Reading text:
# # # #
How COVID-19 surveillance has impacted people’s digital rights in Kenya & Uganda

Kenyan and Ugandan citizens are slowly losing their rights to privacy, data protection, and access to information in the wake of COVID-19 surveillance by their governments.

Kenya and Uganda confirmed their first cases of COVID-19 on 13 and 21 March 2020, respectively, resulting in a raft of measures taken as far as policy, regulatory, and legislative levels were concerned in an effort to control the spread of the pandemic.

Such measures included the suspension of public gatherings, social distancing requirements, local and international travel restrictions and limitations, curfew imposition, mandatory quarantine, and new laws to formalise the measures.

In a report by the Article 19, Kenya ICT Network and Policy it has, however, emerged that the measures put in place to contain the COVID-19 pandemic are reducing the iFreedoms of the citizens of the two countries.

“The surveillance measures and practices adopted including Coronavirus applications (apps), did not comply with the three-part test under international law and national laws guaranteeing the rights to privacy, data protection, freedom of expression, and access to information,” read a part of the report.
# # # #
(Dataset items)
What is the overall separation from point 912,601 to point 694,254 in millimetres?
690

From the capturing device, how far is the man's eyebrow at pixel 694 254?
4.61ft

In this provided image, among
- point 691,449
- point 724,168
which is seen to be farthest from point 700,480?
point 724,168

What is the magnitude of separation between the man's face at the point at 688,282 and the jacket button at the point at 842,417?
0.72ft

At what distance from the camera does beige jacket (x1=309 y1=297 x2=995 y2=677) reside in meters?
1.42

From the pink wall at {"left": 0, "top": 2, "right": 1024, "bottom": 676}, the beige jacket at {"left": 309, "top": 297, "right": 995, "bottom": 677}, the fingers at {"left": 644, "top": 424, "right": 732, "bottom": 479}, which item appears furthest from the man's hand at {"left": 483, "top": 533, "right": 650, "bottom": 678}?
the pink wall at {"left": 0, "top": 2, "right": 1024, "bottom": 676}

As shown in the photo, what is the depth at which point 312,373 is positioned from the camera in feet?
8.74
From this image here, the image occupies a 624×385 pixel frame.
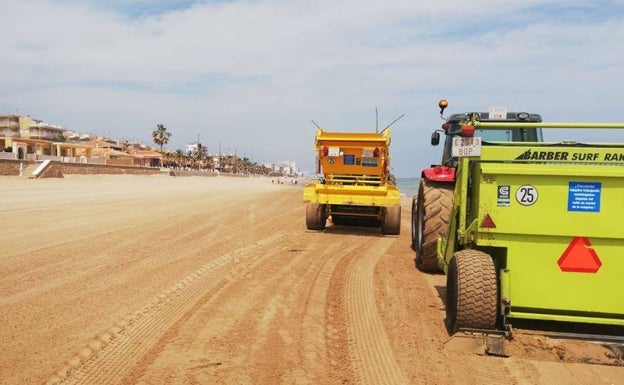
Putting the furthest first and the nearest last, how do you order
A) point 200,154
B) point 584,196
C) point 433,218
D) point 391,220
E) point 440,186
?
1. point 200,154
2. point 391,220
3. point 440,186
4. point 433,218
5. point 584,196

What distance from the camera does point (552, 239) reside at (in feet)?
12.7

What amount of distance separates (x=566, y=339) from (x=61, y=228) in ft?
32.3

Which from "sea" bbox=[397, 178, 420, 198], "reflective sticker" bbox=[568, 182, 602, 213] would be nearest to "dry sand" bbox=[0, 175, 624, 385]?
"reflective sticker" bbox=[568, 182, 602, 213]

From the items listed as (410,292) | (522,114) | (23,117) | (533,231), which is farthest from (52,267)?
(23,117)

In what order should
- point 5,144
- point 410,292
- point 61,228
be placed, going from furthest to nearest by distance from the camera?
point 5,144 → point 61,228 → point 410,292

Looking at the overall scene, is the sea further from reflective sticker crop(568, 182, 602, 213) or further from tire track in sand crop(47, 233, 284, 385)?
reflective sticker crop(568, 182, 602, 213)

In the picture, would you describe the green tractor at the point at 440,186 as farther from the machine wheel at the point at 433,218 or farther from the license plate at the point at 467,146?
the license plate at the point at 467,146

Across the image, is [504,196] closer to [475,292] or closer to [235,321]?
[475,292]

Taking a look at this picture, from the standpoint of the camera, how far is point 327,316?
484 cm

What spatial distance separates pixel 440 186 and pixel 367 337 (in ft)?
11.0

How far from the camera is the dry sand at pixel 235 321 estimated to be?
# # # #
Tasks and exercises:
• a. Answer these questions from the article on COVID-19 surveillance in Kenya and Uganda, one answer per line.
(i) On what date did Uganda confirm its first case of COVID-19?
(ii) What measure was introduced to formalise the other measures?
(iii) Under international law, which test does the report say the surveillance measures failed to comply with?
• b. Reproduce everything in the article on COVID-19 surveillance in Kenya and Uganda from "How COVID-19 surveillance" down to "by their governments.".
• c. Write the next part of the article on COVID-19 surveillance in Kenya and Uganda, picking up after its last sentence.

Answers for this exercise:
• a.
(i) 21 March 2020
(ii) New laws
(iii) The three-part test

• b.
How COVID-19 surveillance has impacted people’s digital rights in Kenya & Uganda

Kenyan and Ugandan citizens are slowly losing their rights to privacy, data protection, and access to information in the wake of COVID-19 surveillance by their governments.

• c.
According to the report, the authorities are also not independent; they lack the functional and operational capacity to oversee surveillance measures and practices to contain the COVID-19 pandemic.

Additionally, both governments utilized existing surveillance practices such as closed-circuit television (CCTV) and communications surveillance (mobile phone monitoring using location data) and augmented them with new COVID-19 surveillance laws and measures, including digital contact tracing. These were all under the guise of public health protection.

The recently enacted data protection laws in both countries were expected to provide a framework for the transparent and rights-respecting collection of personal data. However, the documented surveillance trends and unsupervised collection of data during the first year of the pandemic revealed the lack of independent supervision of these data protection laws resulted in poor enforcement and implementation of obligations that apply to data controllers and processors, including public health authorities.

There is also the fact that this supervision challenge did not limit or check the surveillance capabilities and practices of state and non-state actors.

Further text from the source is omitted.